There are other structural weaknesses. Around 100,000 schools, or 7 per cent of the total, operate with a single teacher, and nearly 89 per cent of these are in rural areas. Furthermore, only about half the government secondary schools have laboratories. Teacher shortages remain acute, especially in states such as Bihar and Jharkhand. More worrying is the finding that only 10-15 per cent of the teachers score above 60 per cent in competency tests for the subjects they teach. Nearly 14 per cent of the teaching days are also lost to non-academic duties such as surveys, elections and administrative work. In this context, the report rightly observes that India can no longer focus only on enrolment and infrastructure. The next phase must be about learning quality. For years, policy concentrated on bringing children into classrooms. That goal was necessary and largely successful. But schooling alone does not guarantee education. A child who spends years in school but cannot read fluently, understand a passage, or solve simple mathematics is being failed by the system. As the report argues, there is a need to shift from rote learning and textbook completion to foundational mastery, competency-based assessment, and teaching aligned with learning levels.
 
Crucially, the study also dispels the myth that private schools automatically provide better education. In many private schools, children struggle with reading comprehension and arithmetic despite parents paying higher fees in the hope of better outcomes.
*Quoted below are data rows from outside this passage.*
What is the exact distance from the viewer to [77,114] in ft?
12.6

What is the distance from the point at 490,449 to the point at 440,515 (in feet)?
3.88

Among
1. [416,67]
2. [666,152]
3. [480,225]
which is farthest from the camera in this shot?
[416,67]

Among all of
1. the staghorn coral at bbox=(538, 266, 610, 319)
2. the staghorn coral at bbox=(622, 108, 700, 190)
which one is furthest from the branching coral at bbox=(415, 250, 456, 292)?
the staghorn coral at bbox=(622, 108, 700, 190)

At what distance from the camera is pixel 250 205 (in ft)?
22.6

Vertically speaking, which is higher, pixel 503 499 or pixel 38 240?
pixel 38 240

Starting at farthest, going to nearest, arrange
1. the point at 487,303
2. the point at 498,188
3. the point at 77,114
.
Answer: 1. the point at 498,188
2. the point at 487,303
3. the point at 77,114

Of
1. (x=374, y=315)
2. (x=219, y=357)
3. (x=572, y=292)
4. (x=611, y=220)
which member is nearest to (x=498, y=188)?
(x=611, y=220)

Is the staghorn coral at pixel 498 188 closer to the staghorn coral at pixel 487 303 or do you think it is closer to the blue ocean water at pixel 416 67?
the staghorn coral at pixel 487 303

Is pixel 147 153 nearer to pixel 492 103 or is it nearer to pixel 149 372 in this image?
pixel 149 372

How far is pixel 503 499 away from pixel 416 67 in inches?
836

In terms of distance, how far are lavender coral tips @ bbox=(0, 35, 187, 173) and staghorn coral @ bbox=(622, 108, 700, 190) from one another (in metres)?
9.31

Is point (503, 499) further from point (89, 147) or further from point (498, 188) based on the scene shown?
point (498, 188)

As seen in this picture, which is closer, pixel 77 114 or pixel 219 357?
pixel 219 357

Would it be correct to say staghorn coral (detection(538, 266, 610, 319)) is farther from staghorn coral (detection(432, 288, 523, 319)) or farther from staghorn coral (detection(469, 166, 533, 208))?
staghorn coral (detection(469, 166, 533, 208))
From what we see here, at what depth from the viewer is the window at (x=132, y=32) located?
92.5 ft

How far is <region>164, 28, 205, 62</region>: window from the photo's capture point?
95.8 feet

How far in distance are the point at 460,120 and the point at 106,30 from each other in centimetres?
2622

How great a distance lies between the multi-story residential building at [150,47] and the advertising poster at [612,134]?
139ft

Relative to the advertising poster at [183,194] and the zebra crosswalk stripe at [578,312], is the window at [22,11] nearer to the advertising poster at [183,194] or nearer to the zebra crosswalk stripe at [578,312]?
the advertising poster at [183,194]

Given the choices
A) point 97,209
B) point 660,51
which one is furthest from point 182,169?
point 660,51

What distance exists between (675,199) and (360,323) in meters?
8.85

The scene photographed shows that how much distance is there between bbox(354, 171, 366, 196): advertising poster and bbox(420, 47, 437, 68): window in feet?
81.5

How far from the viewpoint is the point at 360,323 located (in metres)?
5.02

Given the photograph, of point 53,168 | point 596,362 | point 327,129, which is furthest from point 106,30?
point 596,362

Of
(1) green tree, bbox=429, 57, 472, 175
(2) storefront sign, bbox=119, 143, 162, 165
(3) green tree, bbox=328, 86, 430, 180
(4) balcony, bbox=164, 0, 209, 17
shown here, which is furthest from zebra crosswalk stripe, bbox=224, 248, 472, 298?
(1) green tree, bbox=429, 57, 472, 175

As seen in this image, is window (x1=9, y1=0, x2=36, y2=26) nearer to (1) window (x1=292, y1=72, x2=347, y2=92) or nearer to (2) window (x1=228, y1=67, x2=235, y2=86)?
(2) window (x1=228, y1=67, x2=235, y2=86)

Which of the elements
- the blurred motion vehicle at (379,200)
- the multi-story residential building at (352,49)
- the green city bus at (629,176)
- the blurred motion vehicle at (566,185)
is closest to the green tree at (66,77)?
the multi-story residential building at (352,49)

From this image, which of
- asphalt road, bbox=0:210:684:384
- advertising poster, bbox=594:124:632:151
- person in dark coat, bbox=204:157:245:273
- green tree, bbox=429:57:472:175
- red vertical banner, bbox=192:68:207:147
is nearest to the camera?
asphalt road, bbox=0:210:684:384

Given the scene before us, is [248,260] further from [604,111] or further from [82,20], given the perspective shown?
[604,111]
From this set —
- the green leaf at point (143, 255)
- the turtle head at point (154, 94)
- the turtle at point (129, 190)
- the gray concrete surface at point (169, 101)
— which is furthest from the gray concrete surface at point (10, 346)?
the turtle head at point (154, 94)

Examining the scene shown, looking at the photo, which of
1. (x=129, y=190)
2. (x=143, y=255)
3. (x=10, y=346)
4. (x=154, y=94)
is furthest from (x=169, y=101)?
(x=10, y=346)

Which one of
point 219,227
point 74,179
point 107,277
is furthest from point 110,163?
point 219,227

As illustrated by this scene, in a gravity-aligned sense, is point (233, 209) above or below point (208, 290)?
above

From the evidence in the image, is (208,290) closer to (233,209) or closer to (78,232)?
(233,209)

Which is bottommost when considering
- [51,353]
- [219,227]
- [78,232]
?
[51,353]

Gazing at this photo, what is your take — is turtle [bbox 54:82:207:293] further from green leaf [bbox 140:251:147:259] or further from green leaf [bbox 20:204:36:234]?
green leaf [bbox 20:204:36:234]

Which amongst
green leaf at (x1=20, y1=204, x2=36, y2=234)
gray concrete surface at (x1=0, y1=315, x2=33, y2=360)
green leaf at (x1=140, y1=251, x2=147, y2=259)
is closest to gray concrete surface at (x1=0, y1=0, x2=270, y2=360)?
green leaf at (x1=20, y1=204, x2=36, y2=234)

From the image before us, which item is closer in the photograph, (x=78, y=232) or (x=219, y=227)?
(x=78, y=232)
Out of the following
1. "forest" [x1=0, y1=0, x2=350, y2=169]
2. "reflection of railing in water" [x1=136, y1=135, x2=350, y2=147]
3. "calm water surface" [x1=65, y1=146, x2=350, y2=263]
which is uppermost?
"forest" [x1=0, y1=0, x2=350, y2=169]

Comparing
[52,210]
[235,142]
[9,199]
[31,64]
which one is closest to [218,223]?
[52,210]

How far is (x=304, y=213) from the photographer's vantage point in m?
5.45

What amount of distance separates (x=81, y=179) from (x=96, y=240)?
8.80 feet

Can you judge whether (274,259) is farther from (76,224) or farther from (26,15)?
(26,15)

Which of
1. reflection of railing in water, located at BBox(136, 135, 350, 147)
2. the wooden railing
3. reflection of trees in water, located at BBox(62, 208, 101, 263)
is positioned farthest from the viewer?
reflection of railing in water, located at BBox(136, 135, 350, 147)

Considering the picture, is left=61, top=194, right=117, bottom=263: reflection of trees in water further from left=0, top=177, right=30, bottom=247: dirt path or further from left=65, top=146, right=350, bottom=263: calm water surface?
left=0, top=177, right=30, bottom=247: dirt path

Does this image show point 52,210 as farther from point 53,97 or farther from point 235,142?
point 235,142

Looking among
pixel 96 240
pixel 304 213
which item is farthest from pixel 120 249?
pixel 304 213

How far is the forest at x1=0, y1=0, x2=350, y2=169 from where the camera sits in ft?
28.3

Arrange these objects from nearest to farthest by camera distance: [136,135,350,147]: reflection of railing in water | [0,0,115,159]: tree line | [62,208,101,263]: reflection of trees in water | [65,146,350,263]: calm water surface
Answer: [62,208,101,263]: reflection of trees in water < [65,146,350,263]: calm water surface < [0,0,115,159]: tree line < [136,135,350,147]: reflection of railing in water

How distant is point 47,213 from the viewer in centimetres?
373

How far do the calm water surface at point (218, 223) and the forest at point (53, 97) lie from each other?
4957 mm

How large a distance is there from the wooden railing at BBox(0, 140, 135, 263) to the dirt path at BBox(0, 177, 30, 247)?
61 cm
Equally important is the report’s warning about digital inequality. Though artificial intelligence, digital classrooms, and future-ready skills have assumed importance, digital tools cannot compensate for weak foundational learning. Without strong basics, digitisation may deepen educational inequality, instead of reducing it. As India aspires to become a developed country by 2047, the quality of its human capital will become central to achieving the goal.